Time crystals are a strange state of matter with properties that sound impossible, but they have been created. Now, German scientists have made one that lasts 10 million times longer than in previous experiments.
If we wanted to make an everyday object sound sci-fi, it could be said that what we commonly call crystals are actually “space crystals.” Those things in your jewelry or just your salt shaker get their shape thanks to their atoms arranging themselves in a pattern that repeats across space.
But since space and time are often treated as two components of the same “fabric,” does that mean there are also crystals with patterns that repeat in time? That was the hypothesis put forward by Frank Wilczek, a Nobel Prize laureate and physicist at MIT, in 2012.

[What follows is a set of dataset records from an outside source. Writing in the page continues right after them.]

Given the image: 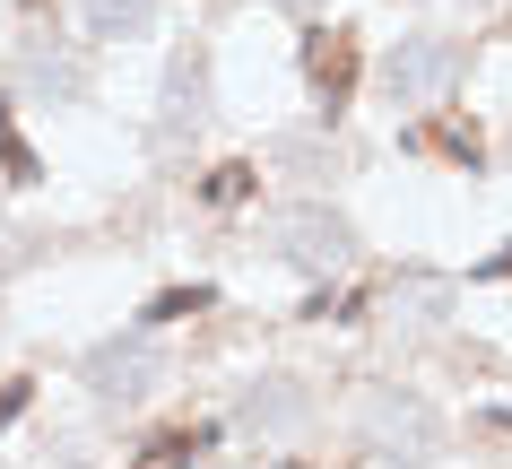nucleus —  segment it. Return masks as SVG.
<instances>
[{
	"label": "nucleus",
	"mask_w": 512,
	"mask_h": 469,
	"mask_svg": "<svg viewBox=\"0 0 512 469\" xmlns=\"http://www.w3.org/2000/svg\"><path fill=\"white\" fill-rule=\"evenodd\" d=\"M270 252L287 261V270H304V278H330V270H348L356 235H348V218H339V209L296 200V209H278V218H270Z\"/></svg>",
	"instance_id": "obj_1"
},
{
	"label": "nucleus",
	"mask_w": 512,
	"mask_h": 469,
	"mask_svg": "<svg viewBox=\"0 0 512 469\" xmlns=\"http://www.w3.org/2000/svg\"><path fill=\"white\" fill-rule=\"evenodd\" d=\"M356 435H365V452L426 461L434 443H443V417H434L426 400H408V391H374V400H365V417H356Z\"/></svg>",
	"instance_id": "obj_2"
},
{
	"label": "nucleus",
	"mask_w": 512,
	"mask_h": 469,
	"mask_svg": "<svg viewBox=\"0 0 512 469\" xmlns=\"http://www.w3.org/2000/svg\"><path fill=\"white\" fill-rule=\"evenodd\" d=\"M200 122H209V44H183L165 61V87H157V148L200 139Z\"/></svg>",
	"instance_id": "obj_3"
},
{
	"label": "nucleus",
	"mask_w": 512,
	"mask_h": 469,
	"mask_svg": "<svg viewBox=\"0 0 512 469\" xmlns=\"http://www.w3.org/2000/svg\"><path fill=\"white\" fill-rule=\"evenodd\" d=\"M452 79H460V44L452 35H408L400 53L382 61L391 105H434V96H452Z\"/></svg>",
	"instance_id": "obj_4"
},
{
	"label": "nucleus",
	"mask_w": 512,
	"mask_h": 469,
	"mask_svg": "<svg viewBox=\"0 0 512 469\" xmlns=\"http://www.w3.org/2000/svg\"><path fill=\"white\" fill-rule=\"evenodd\" d=\"M157 339H105L96 357H87V391L105 400V409H131V400H148L157 391Z\"/></svg>",
	"instance_id": "obj_5"
},
{
	"label": "nucleus",
	"mask_w": 512,
	"mask_h": 469,
	"mask_svg": "<svg viewBox=\"0 0 512 469\" xmlns=\"http://www.w3.org/2000/svg\"><path fill=\"white\" fill-rule=\"evenodd\" d=\"M18 79H27V96H44V105H79L87 96V70H79V53H70L61 35H27Z\"/></svg>",
	"instance_id": "obj_6"
},
{
	"label": "nucleus",
	"mask_w": 512,
	"mask_h": 469,
	"mask_svg": "<svg viewBox=\"0 0 512 469\" xmlns=\"http://www.w3.org/2000/svg\"><path fill=\"white\" fill-rule=\"evenodd\" d=\"M243 426L252 435H304V417H313V400H304V383H287V374H261V383L243 391Z\"/></svg>",
	"instance_id": "obj_7"
},
{
	"label": "nucleus",
	"mask_w": 512,
	"mask_h": 469,
	"mask_svg": "<svg viewBox=\"0 0 512 469\" xmlns=\"http://www.w3.org/2000/svg\"><path fill=\"white\" fill-rule=\"evenodd\" d=\"M87 35H105V44H131V35H148V18H157V0H79Z\"/></svg>",
	"instance_id": "obj_8"
},
{
	"label": "nucleus",
	"mask_w": 512,
	"mask_h": 469,
	"mask_svg": "<svg viewBox=\"0 0 512 469\" xmlns=\"http://www.w3.org/2000/svg\"><path fill=\"white\" fill-rule=\"evenodd\" d=\"M313 87H322L330 105L348 96V53H339V44H313Z\"/></svg>",
	"instance_id": "obj_9"
},
{
	"label": "nucleus",
	"mask_w": 512,
	"mask_h": 469,
	"mask_svg": "<svg viewBox=\"0 0 512 469\" xmlns=\"http://www.w3.org/2000/svg\"><path fill=\"white\" fill-rule=\"evenodd\" d=\"M278 9H296V18H304V9H322V0H278Z\"/></svg>",
	"instance_id": "obj_10"
}]
</instances>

It’s hard to understand how that would work, but a common analogy is to picture a bowl of Jell-O, and imagine how it would react to being tapped with a spoon. Usually you’d expect it to jiggle for a few seconds, then stop. But if this Jell-O was a time crystal, it might jiggle after a delay, stop, jiggle again, stop again, and repeat the process more or less indefinitely, even without any further input from another tap.
It might sound uncomfortably close to a perpetual motion machine, but time crystals don’t actually break any laws of thermodynamics, and the amount of entropy in the system remains constant. For a few years scientists argued about whether or not their existence was possible, until in 2017 a team finally managed to create time crystals in the lab. Later studies found them in children’s crystal-growing kits and quantum computer processors, and even observed them interacting with each other.

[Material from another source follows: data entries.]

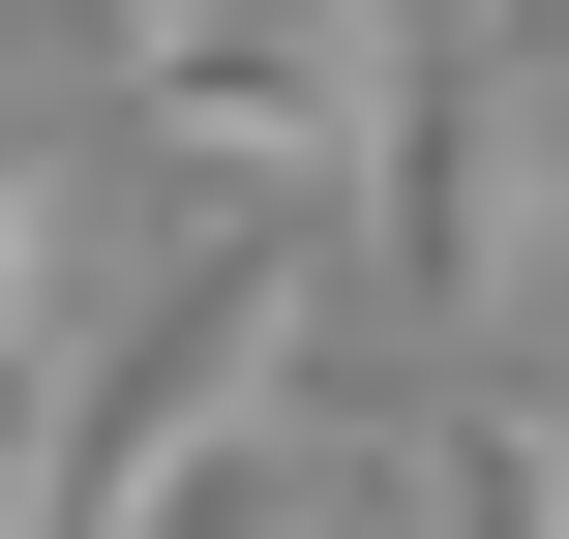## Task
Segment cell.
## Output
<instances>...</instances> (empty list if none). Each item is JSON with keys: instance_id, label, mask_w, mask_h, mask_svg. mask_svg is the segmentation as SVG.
Returning <instances> with one entry per match:
<instances>
[{"instance_id": "6da1fadb", "label": "cell", "mask_w": 569, "mask_h": 539, "mask_svg": "<svg viewBox=\"0 0 569 539\" xmlns=\"http://www.w3.org/2000/svg\"><path fill=\"white\" fill-rule=\"evenodd\" d=\"M120 120L210 180H360L390 150V0H120Z\"/></svg>"}, {"instance_id": "7a4b0ae2", "label": "cell", "mask_w": 569, "mask_h": 539, "mask_svg": "<svg viewBox=\"0 0 569 539\" xmlns=\"http://www.w3.org/2000/svg\"><path fill=\"white\" fill-rule=\"evenodd\" d=\"M510 90H540L510 0H390V150H360L390 300H510Z\"/></svg>"}, {"instance_id": "3957f363", "label": "cell", "mask_w": 569, "mask_h": 539, "mask_svg": "<svg viewBox=\"0 0 569 539\" xmlns=\"http://www.w3.org/2000/svg\"><path fill=\"white\" fill-rule=\"evenodd\" d=\"M120 539H300V390H240V420H210V450H180Z\"/></svg>"}, {"instance_id": "277c9868", "label": "cell", "mask_w": 569, "mask_h": 539, "mask_svg": "<svg viewBox=\"0 0 569 539\" xmlns=\"http://www.w3.org/2000/svg\"><path fill=\"white\" fill-rule=\"evenodd\" d=\"M420 539H569V420H450L420 450Z\"/></svg>"}, {"instance_id": "5b68a950", "label": "cell", "mask_w": 569, "mask_h": 539, "mask_svg": "<svg viewBox=\"0 0 569 539\" xmlns=\"http://www.w3.org/2000/svg\"><path fill=\"white\" fill-rule=\"evenodd\" d=\"M0 539H60V330H0Z\"/></svg>"}, {"instance_id": "8992f818", "label": "cell", "mask_w": 569, "mask_h": 539, "mask_svg": "<svg viewBox=\"0 0 569 539\" xmlns=\"http://www.w3.org/2000/svg\"><path fill=\"white\" fill-rule=\"evenodd\" d=\"M0 330H60V180L0 150Z\"/></svg>"}, {"instance_id": "52a82bcc", "label": "cell", "mask_w": 569, "mask_h": 539, "mask_svg": "<svg viewBox=\"0 0 569 539\" xmlns=\"http://www.w3.org/2000/svg\"><path fill=\"white\" fill-rule=\"evenodd\" d=\"M510 30H540V60H569V0H510Z\"/></svg>"}, {"instance_id": "ba28073f", "label": "cell", "mask_w": 569, "mask_h": 539, "mask_svg": "<svg viewBox=\"0 0 569 539\" xmlns=\"http://www.w3.org/2000/svg\"><path fill=\"white\" fill-rule=\"evenodd\" d=\"M540 330H569V270H540Z\"/></svg>"}]
</instances>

But these examples didn’t capture the true essence of a time crystal, only some of the out-of-sync behavior. They were, to continue the earlier analogy, tapping the Jell-O once per second and watching it jiggle only every two seconds. A true time crystal would start jiggling by itself, and then jiggle on a periodic pattern indefinitely. This kind of time crystal was only demonstrated for the first time in 2022, but it only lasted a few milliseconds.

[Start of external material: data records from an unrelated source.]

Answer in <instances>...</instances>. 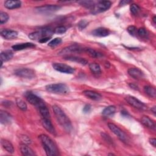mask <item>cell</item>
Wrapping results in <instances>:
<instances>
[{
	"label": "cell",
	"mask_w": 156,
	"mask_h": 156,
	"mask_svg": "<svg viewBox=\"0 0 156 156\" xmlns=\"http://www.w3.org/2000/svg\"><path fill=\"white\" fill-rule=\"evenodd\" d=\"M128 74L130 76L133 77L135 79H141L144 77L143 73L138 68H131L128 69Z\"/></svg>",
	"instance_id": "7c38bea8"
},
{
	"label": "cell",
	"mask_w": 156,
	"mask_h": 156,
	"mask_svg": "<svg viewBox=\"0 0 156 156\" xmlns=\"http://www.w3.org/2000/svg\"><path fill=\"white\" fill-rule=\"evenodd\" d=\"M86 52L92 57H94V58H98V57H100L101 56H102V54L99 52H97L96 51L93 49H91V48H87V49H85Z\"/></svg>",
	"instance_id": "4dcf8cb0"
},
{
	"label": "cell",
	"mask_w": 156,
	"mask_h": 156,
	"mask_svg": "<svg viewBox=\"0 0 156 156\" xmlns=\"http://www.w3.org/2000/svg\"><path fill=\"white\" fill-rule=\"evenodd\" d=\"M52 67L55 70L66 74H73L75 71L71 66L62 63H54L52 64Z\"/></svg>",
	"instance_id": "9c48e42d"
},
{
	"label": "cell",
	"mask_w": 156,
	"mask_h": 156,
	"mask_svg": "<svg viewBox=\"0 0 156 156\" xmlns=\"http://www.w3.org/2000/svg\"><path fill=\"white\" fill-rule=\"evenodd\" d=\"M83 94L88 98L94 101H99L102 98V96L99 93L91 90H85L83 92Z\"/></svg>",
	"instance_id": "ac0fdd59"
},
{
	"label": "cell",
	"mask_w": 156,
	"mask_h": 156,
	"mask_svg": "<svg viewBox=\"0 0 156 156\" xmlns=\"http://www.w3.org/2000/svg\"><path fill=\"white\" fill-rule=\"evenodd\" d=\"M89 68L92 73L96 75H99L101 73V69L99 64L96 63H91L89 64Z\"/></svg>",
	"instance_id": "484cf974"
},
{
	"label": "cell",
	"mask_w": 156,
	"mask_h": 156,
	"mask_svg": "<svg viewBox=\"0 0 156 156\" xmlns=\"http://www.w3.org/2000/svg\"><path fill=\"white\" fill-rule=\"evenodd\" d=\"M127 32L132 36H136L137 34L138 29L134 26H129L127 29Z\"/></svg>",
	"instance_id": "d590c367"
},
{
	"label": "cell",
	"mask_w": 156,
	"mask_h": 156,
	"mask_svg": "<svg viewBox=\"0 0 156 156\" xmlns=\"http://www.w3.org/2000/svg\"><path fill=\"white\" fill-rule=\"evenodd\" d=\"M130 12L133 15H137L140 11V8L138 5L135 4H132L130 6Z\"/></svg>",
	"instance_id": "e575fe53"
},
{
	"label": "cell",
	"mask_w": 156,
	"mask_h": 156,
	"mask_svg": "<svg viewBox=\"0 0 156 156\" xmlns=\"http://www.w3.org/2000/svg\"><path fill=\"white\" fill-rule=\"evenodd\" d=\"M131 1H127V0H122V1H121L119 2V5H127V4L130 3Z\"/></svg>",
	"instance_id": "f6af8a7d"
},
{
	"label": "cell",
	"mask_w": 156,
	"mask_h": 156,
	"mask_svg": "<svg viewBox=\"0 0 156 156\" xmlns=\"http://www.w3.org/2000/svg\"><path fill=\"white\" fill-rule=\"evenodd\" d=\"M20 148L21 152L23 155L32 156V155H35L34 151L25 144H21L20 146Z\"/></svg>",
	"instance_id": "44dd1931"
},
{
	"label": "cell",
	"mask_w": 156,
	"mask_h": 156,
	"mask_svg": "<svg viewBox=\"0 0 156 156\" xmlns=\"http://www.w3.org/2000/svg\"><path fill=\"white\" fill-rule=\"evenodd\" d=\"M41 124L44 128L52 135H55V130L50 120L48 118H43L41 120Z\"/></svg>",
	"instance_id": "5bb4252c"
},
{
	"label": "cell",
	"mask_w": 156,
	"mask_h": 156,
	"mask_svg": "<svg viewBox=\"0 0 156 156\" xmlns=\"http://www.w3.org/2000/svg\"><path fill=\"white\" fill-rule=\"evenodd\" d=\"M141 122L143 124H144L146 127L151 129H155V126L154 122L152 120H151L148 116H144L141 118Z\"/></svg>",
	"instance_id": "cb8c5ba5"
},
{
	"label": "cell",
	"mask_w": 156,
	"mask_h": 156,
	"mask_svg": "<svg viewBox=\"0 0 156 156\" xmlns=\"http://www.w3.org/2000/svg\"><path fill=\"white\" fill-rule=\"evenodd\" d=\"M1 36L7 40H12L17 37L18 32L15 30L3 29L1 31Z\"/></svg>",
	"instance_id": "9a60e30c"
},
{
	"label": "cell",
	"mask_w": 156,
	"mask_h": 156,
	"mask_svg": "<svg viewBox=\"0 0 156 156\" xmlns=\"http://www.w3.org/2000/svg\"><path fill=\"white\" fill-rule=\"evenodd\" d=\"M151 111L153 112V113L155 115V113H156V107L155 106H154L153 107L151 108Z\"/></svg>",
	"instance_id": "681fc988"
},
{
	"label": "cell",
	"mask_w": 156,
	"mask_h": 156,
	"mask_svg": "<svg viewBox=\"0 0 156 156\" xmlns=\"http://www.w3.org/2000/svg\"><path fill=\"white\" fill-rule=\"evenodd\" d=\"M21 5V2L20 1H11L7 0L4 2V6L9 9H13L20 7Z\"/></svg>",
	"instance_id": "ffe728a7"
},
{
	"label": "cell",
	"mask_w": 156,
	"mask_h": 156,
	"mask_svg": "<svg viewBox=\"0 0 156 156\" xmlns=\"http://www.w3.org/2000/svg\"><path fill=\"white\" fill-rule=\"evenodd\" d=\"M88 24V23L86 20H81L79 22V23L77 24H78L77 26H78V27L79 28L80 30H82L87 26Z\"/></svg>",
	"instance_id": "ab89813d"
},
{
	"label": "cell",
	"mask_w": 156,
	"mask_h": 156,
	"mask_svg": "<svg viewBox=\"0 0 156 156\" xmlns=\"http://www.w3.org/2000/svg\"><path fill=\"white\" fill-rule=\"evenodd\" d=\"M153 21H154V23H155V16H154V17L153 18Z\"/></svg>",
	"instance_id": "f907efd6"
},
{
	"label": "cell",
	"mask_w": 156,
	"mask_h": 156,
	"mask_svg": "<svg viewBox=\"0 0 156 156\" xmlns=\"http://www.w3.org/2000/svg\"><path fill=\"white\" fill-rule=\"evenodd\" d=\"M121 115H122V116H129V113H127V112H126V111H125V110L121 111Z\"/></svg>",
	"instance_id": "c3c4849f"
},
{
	"label": "cell",
	"mask_w": 156,
	"mask_h": 156,
	"mask_svg": "<svg viewBox=\"0 0 156 156\" xmlns=\"http://www.w3.org/2000/svg\"><path fill=\"white\" fill-rule=\"evenodd\" d=\"M65 58L66 60L72 61V62H77V63H80L82 65H85L88 63L87 60H86L83 58H80V57H76V56H66Z\"/></svg>",
	"instance_id": "d4e9b609"
},
{
	"label": "cell",
	"mask_w": 156,
	"mask_h": 156,
	"mask_svg": "<svg viewBox=\"0 0 156 156\" xmlns=\"http://www.w3.org/2000/svg\"><path fill=\"white\" fill-rule=\"evenodd\" d=\"M66 31V28L65 26H58L55 28L54 30V33L55 34H64Z\"/></svg>",
	"instance_id": "8d00e7d4"
},
{
	"label": "cell",
	"mask_w": 156,
	"mask_h": 156,
	"mask_svg": "<svg viewBox=\"0 0 156 156\" xmlns=\"http://www.w3.org/2000/svg\"><path fill=\"white\" fill-rule=\"evenodd\" d=\"M2 104L4 105L5 107H10V105L12 104V102L9 101H2Z\"/></svg>",
	"instance_id": "7bdbcfd3"
},
{
	"label": "cell",
	"mask_w": 156,
	"mask_h": 156,
	"mask_svg": "<svg viewBox=\"0 0 156 156\" xmlns=\"http://www.w3.org/2000/svg\"><path fill=\"white\" fill-rule=\"evenodd\" d=\"M91 110V105L89 104H87L85 105L83 108V112L85 113H88Z\"/></svg>",
	"instance_id": "b9f144b4"
},
{
	"label": "cell",
	"mask_w": 156,
	"mask_h": 156,
	"mask_svg": "<svg viewBox=\"0 0 156 156\" xmlns=\"http://www.w3.org/2000/svg\"><path fill=\"white\" fill-rule=\"evenodd\" d=\"M144 91L150 97L155 98L156 96V91L154 87L151 86H145L144 87Z\"/></svg>",
	"instance_id": "83f0119b"
},
{
	"label": "cell",
	"mask_w": 156,
	"mask_h": 156,
	"mask_svg": "<svg viewBox=\"0 0 156 156\" xmlns=\"http://www.w3.org/2000/svg\"><path fill=\"white\" fill-rule=\"evenodd\" d=\"M52 110L60 125L67 132H70L73 129L72 124L65 112L62 110L60 107L56 105L52 106Z\"/></svg>",
	"instance_id": "6da1fadb"
},
{
	"label": "cell",
	"mask_w": 156,
	"mask_h": 156,
	"mask_svg": "<svg viewBox=\"0 0 156 156\" xmlns=\"http://www.w3.org/2000/svg\"><path fill=\"white\" fill-rule=\"evenodd\" d=\"M91 34L93 35L99 37H104L108 36L110 34V32L108 29L104 28V27H99L97 29H95L91 32Z\"/></svg>",
	"instance_id": "e0dca14e"
},
{
	"label": "cell",
	"mask_w": 156,
	"mask_h": 156,
	"mask_svg": "<svg viewBox=\"0 0 156 156\" xmlns=\"http://www.w3.org/2000/svg\"><path fill=\"white\" fill-rule=\"evenodd\" d=\"M38 138L47 155L54 156L58 154L57 148L51 138L45 134H41L38 136Z\"/></svg>",
	"instance_id": "7a4b0ae2"
},
{
	"label": "cell",
	"mask_w": 156,
	"mask_h": 156,
	"mask_svg": "<svg viewBox=\"0 0 156 156\" xmlns=\"http://www.w3.org/2000/svg\"><path fill=\"white\" fill-rule=\"evenodd\" d=\"M78 3L82 5V6L87 7V8H91L93 9L95 5L94 1H78Z\"/></svg>",
	"instance_id": "1f68e13d"
},
{
	"label": "cell",
	"mask_w": 156,
	"mask_h": 156,
	"mask_svg": "<svg viewBox=\"0 0 156 156\" xmlns=\"http://www.w3.org/2000/svg\"><path fill=\"white\" fill-rule=\"evenodd\" d=\"M112 2L109 1H101L98 2L96 5L92 9V12L93 13H97L107 10L110 8Z\"/></svg>",
	"instance_id": "ba28073f"
},
{
	"label": "cell",
	"mask_w": 156,
	"mask_h": 156,
	"mask_svg": "<svg viewBox=\"0 0 156 156\" xmlns=\"http://www.w3.org/2000/svg\"><path fill=\"white\" fill-rule=\"evenodd\" d=\"M50 38H51V37H45V38H43L41 39V40L39 41V42H40V43H46V42H47L48 41H49V40H50Z\"/></svg>",
	"instance_id": "bcb514c9"
},
{
	"label": "cell",
	"mask_w": 156,
	"mask_h": 156,
	"mask_svg": "<svg viewBox=\"0 0 156 156\" xmlns=\"http://www.w3.org/2000/svg\"><path fill=\"white\" fill-rule=\"evenodd\" d=\"M54 33V30L48 27H44L39 29V30L32 32L29 35V38L33 40L40 41L41 39L49 37H51Z\"/></svg>",
	"instance_id": "277c9868"
},
{
	"label": "cell",
	"mask_w": 156,
	"mask_h": 156,
	"mask_svg": "<svg viewBox=\"0 0 156 156\" xmlns=\"http://www.w3.org/2000/svg\"><path fill=\"white\" fill-rule=\"evenodd\" d=\"M12 116L7 112L0 111V122L2 124H8L12 122Z\"/></svg>",
	"instance_id": "2e32d148"
},
{
	"label": "cell",
	"mask_w": 156,
	"mask_h": 156,
	"mask_svg": "<svg viewBox=\"0 0 156 156\" xmlns=\"http://www.w3.org/2000/svg\"><path fill=\"white\" fill-rule=\"evenodd\" d=\"M62 43V39L60 38H55L52 40H51L48 43V46L51 47H54Z\"/></svg>",
	"instance_id": "836d02e7"
},
{
	"label": "cell",
	"mask_w": 156,
	"mask_h": 156,
	"mask_svg": "<svg viewBox=\"0 0 156 156\" xmlns=\"http://www.w3.org/2000/svg\"><path fill=\"white\" fill-rule=\"evenodd\" d=\"M16 104L19 108H20L23 111H26L27 108V106L26 103L20 98L16 99Z\"/></svg>",
	"instance_id": "f546056e"
},
{
	"label": "cell",
	"mask_w": 156,
	"mask_h": 156,
	"mask_svg": "<svg viewBox=\"0 0 156 156\" xmlns=\"http://www.w3.org/2000/svg\"><path fill=\"white\" fill-rule=\"evenodd\" d=\"M35 45L32 43H20V44H16L12 46V49L15 51H21L27 48H31L35 47Z\"/></svg>",
	"instance_id": "d6986e66"
},
{
	"label": "cell",
	"mask_w": 156,
	"mask_h": 156,
	"mask_svg": "<svg viewBox=\"0 0 156 156\" xmlns=\"http://www.w3.org/2000/svg\"><path fill=\"white\" fill-rule=\"evenodd\" d=\"M13 57V53L10 50L3 51L1 53V61L2 62H7L11 60Z\"/></svg>",
	"instance_id": "603a6c76"
},
{
	"label": "cell",
	"mask_w": 156,
	"mask_h": 156,
	"mask_svg": "<svg viewBox=\"0 0 156 156\" xmlns=\"http://www.w3.org/2000/svg\"><path fill=\"white\" fill-rule=\"evenodd\" d=\"M116 112V107L114 105H109L107 107H105L102 112V114L104 115V116H110L113 114H114Z\"/></svg>",
	"instance_id": "4316f807"
},
{
	"label": "cell",
	"mask_w": 156,
	"mask_h": 156,
	"mask_svg": "<svg viewBox=\"0 0 156 156\" xmlns=\"http://www.w3.org/2000/svg\"><path fill=\"white\" fill-rule=\"evenodd\" d=\"M125 100L130 105H131L132 106L136 108L142 110H146L147 108L146 104H144L143 102H141V101H140L139 99H138L134 96L127 95V96H126Z\"/></svg>",
	"instance_id": "52a82bcc"
},
{
	"label": "cell",
	"mask_w": 156,
	"mask_h": 156,
	"mask_svg": "<svg viewBox=\"0 0 156 156\" xmlns=\"http://www.w3.org/2000/svg\"><path fill=\"white\" fill-rule=\"evenodd\" d=\"M38 12L41 13H50L57 11L61 9V7L57 5H46L36 8Z\"/></svg>",
	"instance_id": "8fae6325"
},
{
	"label": "cell",
	"mask_w": 156,
	"mask_h": 156,
	"mask_svg": "<svg viewBox=\"0 0 156 156\" xmlns=\"http://www.w3.org/2000/svg\"><path fill=\"white\" fill-rule=\"evenodd\" d=\"M38 110H39L40 113L41 115L42 116L43 118L50 119V113H49V110L47 108L46 105H44L43 107L38 108Z\"/></svg>",
	"instance_id": "f1b7e54d"
},
{
	"label": "cell",
	"mask_w": 156,
	"mask_h": 156,
	"mask_svg": "<svg viewBox=\"0 0 156 156\" xmlns=\"http://www.w3.org/2000/svg\"><path fill=\"white\" fill-rule=\"evenodd\" d=\"M26 97L27 101L30 104L35 106L38 108L44 105H46L44 101L35 94H33L29 92L27 93V94L26 95Z\"/></svg>",
	"instance_id": "8992f818"
},
{
	"label": "cell",
	"mask_w": 156,
	"mask_h": 156,
	"mask_svg": "<svg viewBox=\"0 0 156 156\" xmlns=\"http://www.w3.org/2000/svg\"><path fill=\"white\" fill-rule=\"evenodd\" d=\"M149 143L151 145H152L154 147H155L156 145V140L155 138H151L149 140Z\"/></svg>",
	"instance_id": "7dc6e473"
},
{
	"label": "cell",
	"mask_w": 156,
	"mask_h": 156,
	"mask_svg": "<svg viewBox=\"0 0 156 156\" xmlns=\"http://www.w3.org/2000/svg\"><path fill=\"white\" fill-rule=\"evenodd\" d=\"M15 74L19 77L26 79H32L35 76L34 70L30 68L18 69L15 71Z\"/></svg>",
	"instance_id": "30bf717a"
},
{
	"label": "cell",
	"mask_w": 156,
	"mask_h": 156,
	"mask_svg": "<svg viewBox=\"0 0 156 156\" xmlns=\"http://www.w3.org/2000/svg\"><path fill=\"white\" fill-rule=\"evenodd\" d=\"M46 90L51 93L58 94H66L69 92V87L66 84L62 83L48 85L46 86Z\"/></svg>",
	"instance_id": "3957f363"
},
{
	"label": "cell",
	"mask_w": 156,
	"mask_h": 156,
	"mask_svg": "<svg viewBox=\"0 0 156 156\" xmlns=\"http://www.w3.org/2000/svg\"><path fill=\"white\" fill-rule=\"evenodd\" d=\"M1 144L2 146V147L8 152L10 154H13L14 152V147L12 144L9 141L5 139H1Z\"/></svg>",
	"instance_id": "7402d4cb"
},
{
	"label": "cell",
	"mask_w": 156,
	"mask_h": 156,
	"mask_svg": "<svg viewBox=\"0 0 156 156\" xmlns=\"http://www.w3.org/2000/svg\"><path fill=\"white\" fill-rule=\"evenodd\" d=\"M20 138L22 142L25 144H29L31 143L30 139L26 135H22L20 136Z\"/></svg>",
	"instance_id": "60d3db41"
},
{
	"label": "cell",
	"mask_w": 156,
	"mask_h": 156,
	"mask_svg": "<svg viewBox=\"0 0 156 156\" xmlns=\"http://www.w3.org/2000/svg\"><path fill=\"white\" fill-rule=\"evenodd\" d=\"M101 136H102V138L104 140V141H106L107 143L111 144H113V140H112V139L111 137H110L108 135H107V133H104V132H102V133H101Z\"/></svg>",
	"instance_id": "74e56055"
},
{
	"label": "cell",
	"mask_w": 156,
	"mask_h": 156,
	"mask_svg": "<svg viewBox=\"0 0 156 156\" xmlns=\"http://www.w3.org/2000/svg\"><path fill=\"white\" fill-rule=\"evenodd\" d=\"M137 34L141 37H146L147 35V32L144 28L141 27L139 29H138Z\"/></svg>",
	"instance_id": "f35d334b"
},
{
	"label": "cell",
	"mask_w": 156,
	"mask_h": 156,
	"mask_svg": "<svg viewBox=\"0 0 156 156\" xmlns=\"http://www.w3.org/2000/svg\"><path fill=\"white\" fill-rule=\"evenodd\" d=\"M129 87H130L131 88H132V89H133V90H139L138 87L136 84H135V83H130L129 84Z\"/></svg>",
	"instance_id": "ee69618b"
},
{
	"label": "cell",
	"mask_w": 156,
	"mask_h": 156,
	"mask_svg": "<svg viewBox=\"0 0 156 156\" xmlns=\"http://www.w3.org/2000/svg\"><path fill=\"white\" fill-rule=\"evenodd\" d=\"M83 50V49L78 45H72V46H68L67 48L63 49L60 52L59 54L61 55H63V54L73 53V52H80Z\"/></svg>",
	"instance_id": "4fadbf2b"
},
{
	"label": "cell",
	"mask_w": 156,
	"mask_h": 156,
	"mask_svg": "<svg viewBox=\"0 0 156 156\" xmlns=\"http://www.w3.org/2000/svg\"><path fill=\"white\" fill-rule=\"evenodd\" d=\"M9 18V16L7 13L3 12H1L0 13V23L1 24L5 23L8 21Z\"/></svg>",
	"instance_id": "d6a6232c"
},
{
	"label": "cell",
	"mask_w": 156,
	"mask_h": 156,
	"mask_svg": "<svg viewBox=\"0 0 156 156\" xmlns=\"http://www.w3.org/2000/svg\"><path fill=\"white\" fill-rule=\"evenodd\" d=\"M108 127L110 129V130L119 138L120 140L126 143H127L129 141V138L127 136V135L116 125H115L113 123L110 122V123H108Z\"/></svg>",
	"instance_id": "5b68a950"
}]
</instances>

Now, scientists at Dortmund University in Germany have created one that lasts 10 million times longer. It’s made of indium gallium arsenide, which is then continuously lit up until the crystal’s nuclear spin becomes polarized. After a while, the team says, the nucleus spontaneously begins to oscillate in a predictable pattern, in a process equivalent to a time crystal. In their experiments, the researchers recorded this lasting for 40 minutes, but say it could potentially keep going for much longer.
The team says the time frame of the crystal’s cycle can be changed by tweaking the experimental conditions. It can also be made to “melt,” which in this case means losing its pattern and beginning to manifest some chaotic behavior. This could open a new realm of study.
The research was published in the journal Nature Physics.